Autre problème qui fait que la France risque de plus en plus de pouvoir attirer à elle les plus grandes stars, c’est le manque de mécénat : "ce n’est pas trop dans notre culture, précise Renaud Di Matteo, la loi Evin fait que par ailleurs que l'on ne peut faire de la publicité pour le vin et l’alcool. Ainsi, quand l’Allemagne ou les Pays-Bas ont de gros sponsors, c'est plus facile de financer des têtes d’affiche prestigieuses."

Au festival de Jazz à Juan, il y a un rêve un peu fou, celui de faire venir Stevie Wonder.

Mais à plus de 500 000 € la prestation, difficile à imaginer.

Pour autant, la flambée pourrait bien faire long feu. "J’ai une vision assez raisonnée de tout ça", tempère Sébastien Hamard, directeur du label Note et du festival des Nuits Carrées à Antibes.
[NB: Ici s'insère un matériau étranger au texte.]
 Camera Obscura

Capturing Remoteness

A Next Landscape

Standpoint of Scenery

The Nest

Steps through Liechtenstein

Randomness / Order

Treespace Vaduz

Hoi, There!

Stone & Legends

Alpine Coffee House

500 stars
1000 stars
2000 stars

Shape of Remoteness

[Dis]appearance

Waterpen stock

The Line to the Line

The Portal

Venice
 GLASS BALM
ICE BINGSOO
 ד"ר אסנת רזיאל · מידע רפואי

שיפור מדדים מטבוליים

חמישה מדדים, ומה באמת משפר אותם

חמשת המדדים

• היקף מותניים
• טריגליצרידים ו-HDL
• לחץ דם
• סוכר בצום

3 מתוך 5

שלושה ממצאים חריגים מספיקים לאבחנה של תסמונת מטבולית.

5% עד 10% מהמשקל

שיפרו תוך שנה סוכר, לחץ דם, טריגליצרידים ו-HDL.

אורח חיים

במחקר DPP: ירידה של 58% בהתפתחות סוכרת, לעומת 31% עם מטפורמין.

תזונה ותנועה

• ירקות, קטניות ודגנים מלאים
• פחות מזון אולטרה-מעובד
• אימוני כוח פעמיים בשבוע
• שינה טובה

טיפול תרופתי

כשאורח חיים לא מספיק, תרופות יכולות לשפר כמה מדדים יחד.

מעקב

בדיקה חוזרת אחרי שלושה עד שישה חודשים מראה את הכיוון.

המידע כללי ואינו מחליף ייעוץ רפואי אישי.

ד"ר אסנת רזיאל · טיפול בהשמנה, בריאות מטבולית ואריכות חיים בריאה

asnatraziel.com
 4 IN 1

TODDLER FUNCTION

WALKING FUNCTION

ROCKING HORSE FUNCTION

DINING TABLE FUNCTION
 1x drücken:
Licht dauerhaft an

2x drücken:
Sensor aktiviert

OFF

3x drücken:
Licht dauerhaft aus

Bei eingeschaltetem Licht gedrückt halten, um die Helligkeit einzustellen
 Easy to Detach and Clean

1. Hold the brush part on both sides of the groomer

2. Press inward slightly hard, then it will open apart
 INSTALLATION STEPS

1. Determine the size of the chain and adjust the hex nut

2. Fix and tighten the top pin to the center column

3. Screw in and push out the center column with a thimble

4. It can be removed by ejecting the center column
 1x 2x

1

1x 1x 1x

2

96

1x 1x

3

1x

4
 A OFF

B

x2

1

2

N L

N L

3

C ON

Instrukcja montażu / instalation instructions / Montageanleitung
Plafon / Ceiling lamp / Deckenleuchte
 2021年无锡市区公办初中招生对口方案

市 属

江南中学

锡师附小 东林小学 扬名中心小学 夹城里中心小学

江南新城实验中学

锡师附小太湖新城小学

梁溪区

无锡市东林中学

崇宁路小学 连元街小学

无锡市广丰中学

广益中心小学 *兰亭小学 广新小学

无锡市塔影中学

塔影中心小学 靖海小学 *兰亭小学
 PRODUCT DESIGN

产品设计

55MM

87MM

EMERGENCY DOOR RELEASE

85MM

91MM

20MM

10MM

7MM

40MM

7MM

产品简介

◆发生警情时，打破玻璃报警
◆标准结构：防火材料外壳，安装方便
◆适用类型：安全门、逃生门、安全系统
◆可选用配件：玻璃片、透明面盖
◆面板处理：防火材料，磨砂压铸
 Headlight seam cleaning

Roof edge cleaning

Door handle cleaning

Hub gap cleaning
Pour ce professionnel, la faute de la flambée revient aux programmateurs eux-mêmes :

On aurait pu penser qu’après le Covid les prix des cachets allaient baisser, mais on assiste à une spéculation. C’est un peu, comme sur le marché de l’art, un tableau mis en vente aux enchères. S’il y a un crétin pour payer deux à trois le prix que ça vaut, c'est tant pis pour lui !

Sébastien Hamard, directeur du label Note et du festival des Nuits Carrées à Antibes.

"Quand j’entends des directeurs de festival dire qu’à 90 % de jauge de public, ils sont déficitaires, c'est qu’il y a un problème."

Il ajoute : "moi, je me mets à la place de l’artiste, il n’y a aucune raison qu’il consente à baisser son cachet puisque certains sont prêts à payer le prix. Le problème, c'est qu’on parle plus d’intérêt économique que d’intérêt artistique. Si on refusait de payer, alors l’artiste devrait bien en tenir compte."

Lui, comme d’autres, prône pour un système de transparence des billets, pour que chacun sache le prix qui revient à l’artiste et aux autres maillons de la chaîne.